Find which jurisdictions overlap with which ZIP codes:

import geopandas as gpd

# Load data
counties = gpd.read_file("data/cache/census/shapefiles/2023/cb_2023_us_county_500k.zip")
zcta = gpd.read_file("data/cache/census/shapefiles/2023/cb_2023_us_zcta520_500k.zip")

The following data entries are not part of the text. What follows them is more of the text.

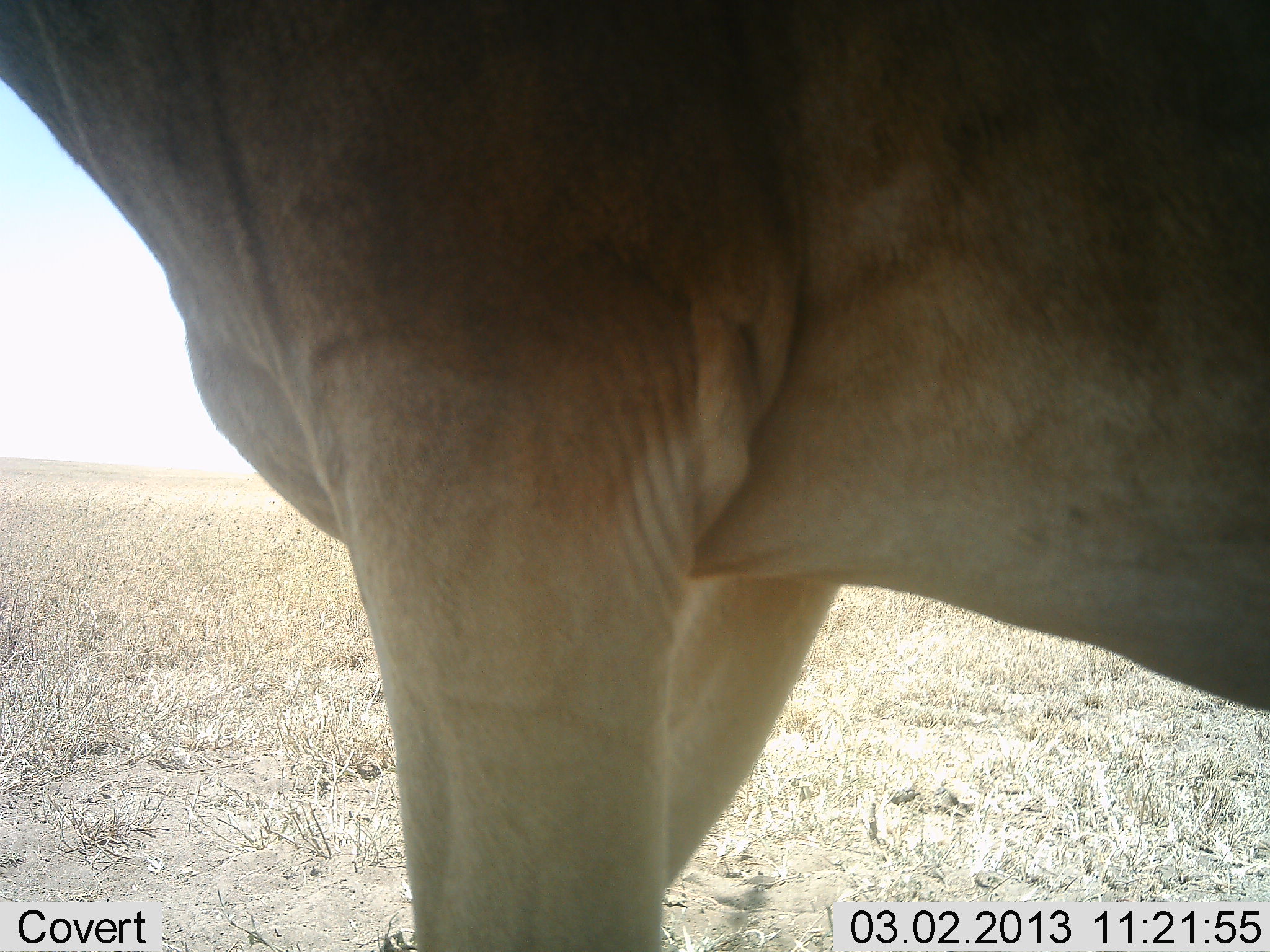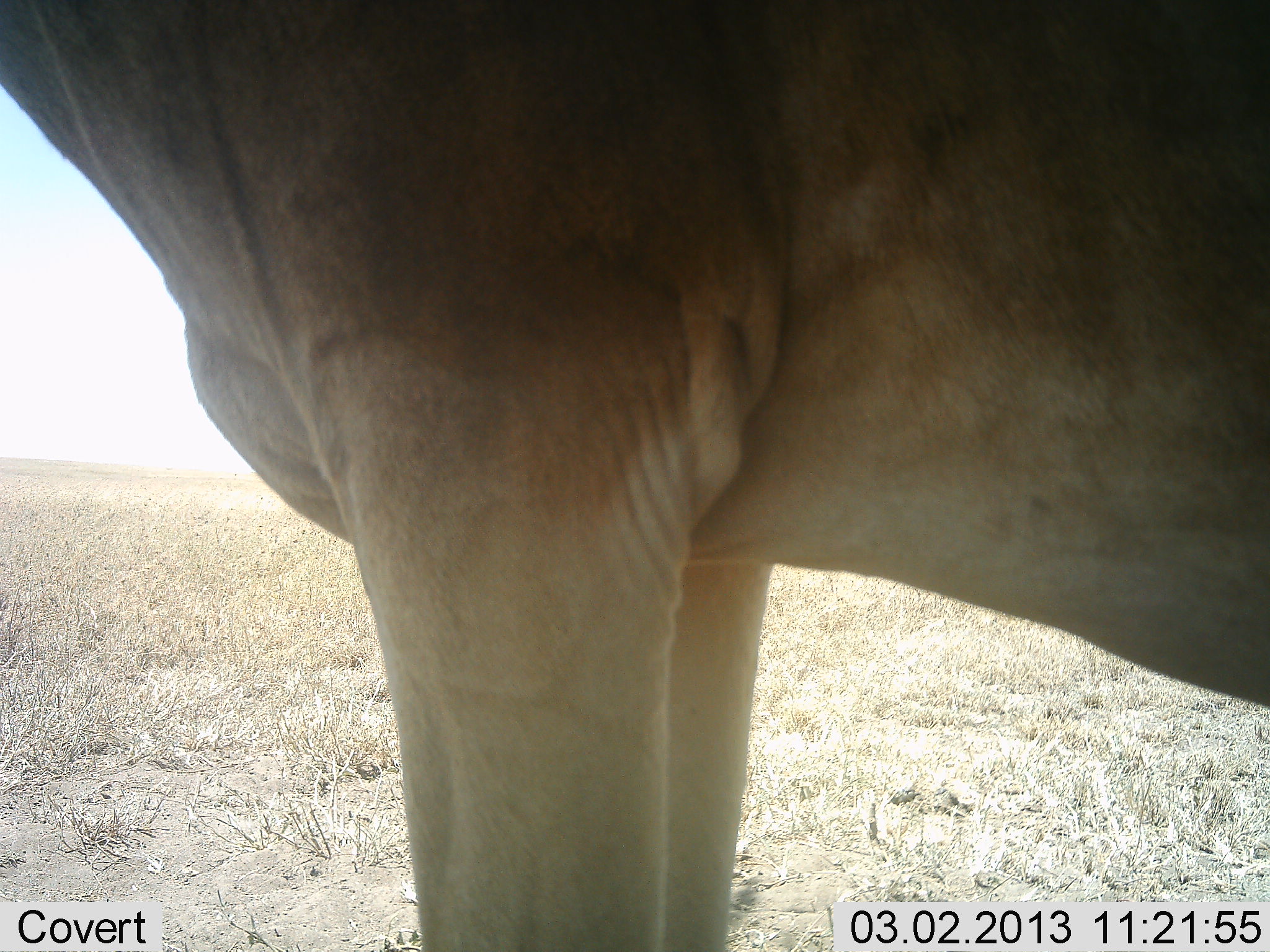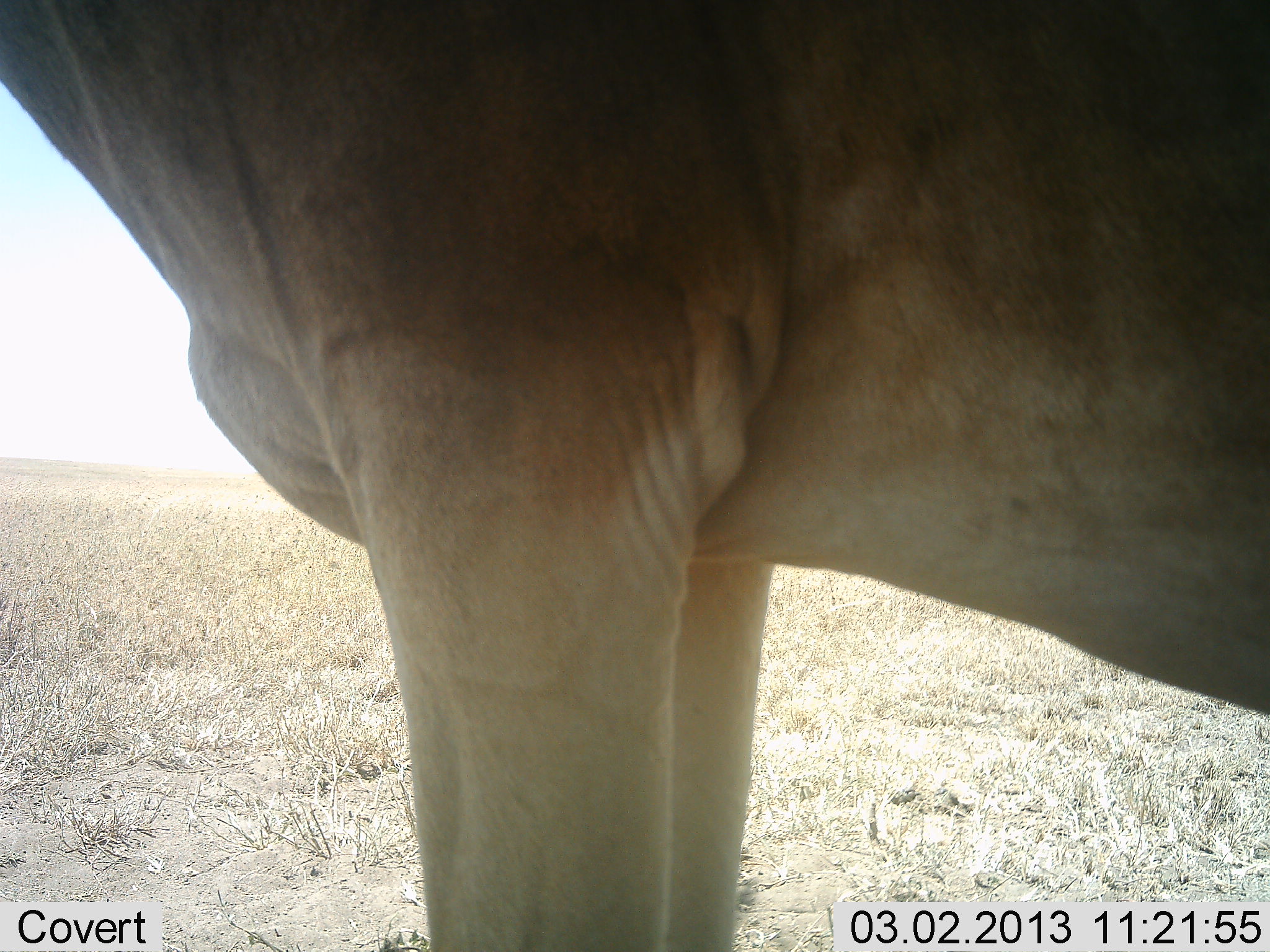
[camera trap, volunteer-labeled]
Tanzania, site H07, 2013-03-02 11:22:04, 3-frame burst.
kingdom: Animalia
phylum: Chordata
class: Mammalia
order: Artiodactyla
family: Bovidae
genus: Alcelaphus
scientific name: Alcelaphus buselaphus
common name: hartebeest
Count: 1.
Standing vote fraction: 100%.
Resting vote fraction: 0%.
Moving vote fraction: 0%.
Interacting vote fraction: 0%.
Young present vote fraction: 0%.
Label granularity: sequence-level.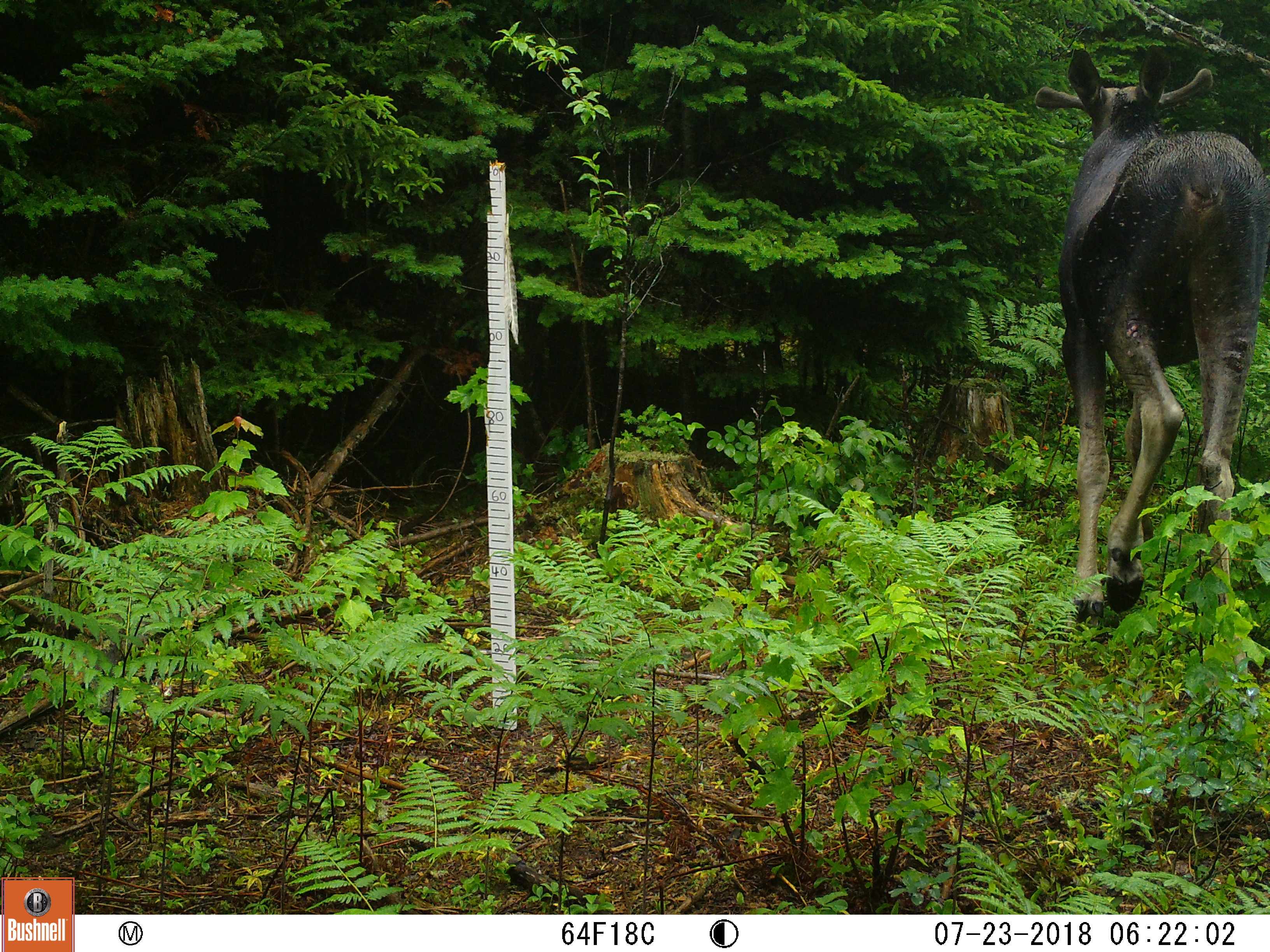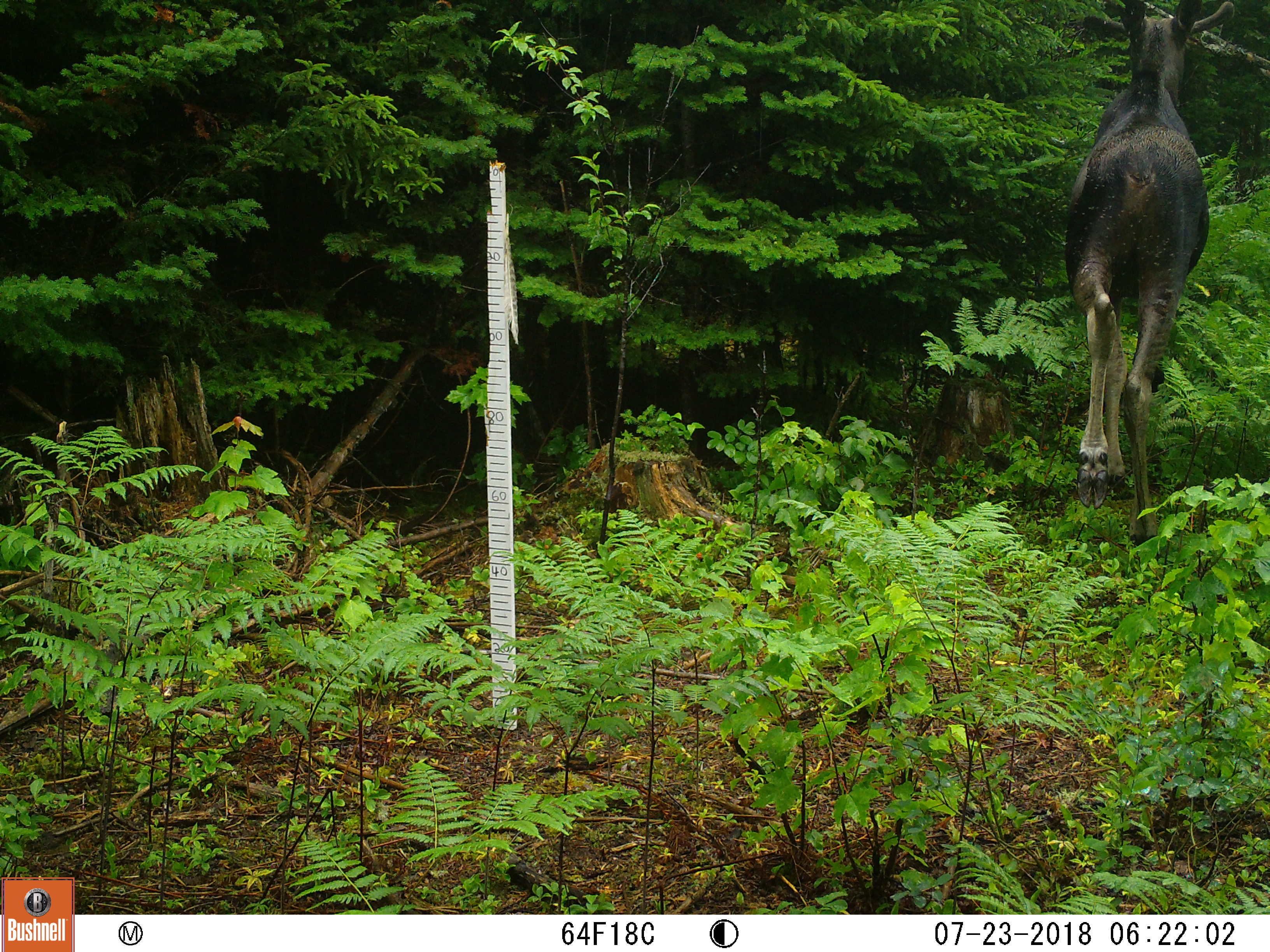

# Spatial join (find which county each ZCTA is in)
zcta_counties = gpd.sjoin(
zcta[['ZCTA5CE20', 'geometry']],
counties[['GEOID', 'NAME', 'geometry']],
how='left',
predicate='intersects'
)

# Save mapping
zcta_counties.to_parquet("data/gold/zcta_to_county_mapping.parquet")

Use Cases in Open Navigator

1. Policy Heatmap Enhancement

  • Add actual geographic boundaries to policy heatmap
  • Show exact county/state shapes instead of markers
  • Enable click-to-zoom on boundary
  • "Find all nonprofits in ZIP code 35401"
  • "Show meetings within 50 miles of this location"
  • Point-in-polygon lookups for jurisdiction detection

3. Service Area Visualization

  • Display coverage areas for advocacy organizations
  • Show legislative district boundaries
  • Map nonprofit service regions

4. Data Validation

  • Verify jurisdiction names against official boundaries
  • Detect geocoding errors (city in wrong state)
  • Fill missing location data using boundaries

File Size Considerations

Full Downloads:

  • States: ~3 MB
  • Counties: ~15 MB
  • ZCTAs: ~350 MB
  • Total: ~368 MB

Recommendations:

  • Store in data/cache/ (excluded from git)
  • Convert to GeoParquet for 50-70% size reduction
  • Simplify geometries for web display
  • Consider only downloading needed regions (e.g., priority states)

License & Attribution

License: Public Domain (U.S. Government Work)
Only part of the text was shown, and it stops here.